Un autre résultat majeur issu de nos travaux est qu’il existe une relation inverse entre le statut socio-économique d’usagers de drogues et la probabilité de décès par surdose. Toutefois, les facteurs et les accomplissements socio-économiques individuels présentent une valeur prédictive plus élevée que la position socio-économique parentale, laissant supposer que l’acquis social et économique propre prime sur un bagage trans-générationnel, jugé défavorisant. Une des recommandations dérivées de ces résultats est que les mesures qui visent à améliorer le niveau d’éducation et de formation professionnelle et à faciliter l’intégration socio-professionnelle d’usagers de drogues devraient, au-delà de leur objectif d’insertion sociale, venir compléter les stratégies conventionnelles de réduction de risques en vue d’accroitre leur impact en termes de promotion de la santé et, en fin de compte, sur la prévention de la mortalité associée aux drogues.
Le dernier volet de notre recherche a permis de montrer que l’accumulation de désavantages socio-économiques augmente proportionnellement la probabilité de mortalité par surdose et qu’une dynamique de gradient social semble être à l’œuvre, non seulement pour la santé en général, mais également en matière de mortalité associée à l’usage de drogues illicites. Ces résultats suggèrent que toute mesure qui vise à réduire les disparités sociales peut avoir un impact positif et dynamique, qui même lorsqu’il est isolé ou ciblé, s’oppose à l’effet cumulatif négatif en termes de chances de survie d’usagers de drogues. Les stratégies de réduction des risques et dommages liés aux drogues devraient, au-delà des offres bas-seuil, inclure des mesures d’aide et d’assistance sociales, non seulement dans une optique de (ré)intégration sociale, mais également afin de réduire la mortalité liée à l’usage de drogues.

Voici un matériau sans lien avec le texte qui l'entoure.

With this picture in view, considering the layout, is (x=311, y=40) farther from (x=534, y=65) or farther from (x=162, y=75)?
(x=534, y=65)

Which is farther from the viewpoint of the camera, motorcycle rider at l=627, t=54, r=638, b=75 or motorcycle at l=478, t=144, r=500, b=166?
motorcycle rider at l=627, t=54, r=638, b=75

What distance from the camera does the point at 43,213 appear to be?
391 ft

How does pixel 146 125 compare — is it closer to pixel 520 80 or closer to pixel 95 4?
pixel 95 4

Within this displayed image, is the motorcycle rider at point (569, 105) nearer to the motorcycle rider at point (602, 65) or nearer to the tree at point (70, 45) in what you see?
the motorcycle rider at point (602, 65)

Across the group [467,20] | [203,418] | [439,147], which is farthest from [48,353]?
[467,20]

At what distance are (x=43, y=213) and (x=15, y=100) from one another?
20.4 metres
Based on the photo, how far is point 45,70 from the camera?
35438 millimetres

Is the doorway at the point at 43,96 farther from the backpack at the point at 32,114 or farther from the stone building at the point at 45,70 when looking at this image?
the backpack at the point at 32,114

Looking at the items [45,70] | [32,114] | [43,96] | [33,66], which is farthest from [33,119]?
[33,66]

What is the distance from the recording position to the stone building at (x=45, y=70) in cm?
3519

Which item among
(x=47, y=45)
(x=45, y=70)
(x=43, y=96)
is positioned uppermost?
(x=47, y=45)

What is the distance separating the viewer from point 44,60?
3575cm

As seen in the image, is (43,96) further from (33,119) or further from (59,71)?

Les paramètres sociaux ne doivent toutefois pas être considérés de façon isolée. Lorsque les désavantages socio-économiques s’accumulent, le risque de mortalité par surdose augmente et ce de façon graduelle. Au-delà des facteurs de risque de surdose, la notion d’inégalités sociales de santé mériterait davantage d’approfondissements en matière de mortalité liée à l‘usage de drogues illicites. Si la position sociale semble jouer un rôle primordial, il ne faut pas perdre de vue que les environnements familial, social et culturel, tout comme les contextes d’immigration et d’acculturation, également dans une optique d’inégalités de genre, contribuent aux différences observées au niveau de la mortalité liée aux drogues.
Le défi futur en matière de recherche consistera à tenir compte des changements démographiques et des mutations sociétales que connaîtront les générations à venir et de la façon dont elles réussiront à partager les ressources et à distribuer la richesse de manière « saine ».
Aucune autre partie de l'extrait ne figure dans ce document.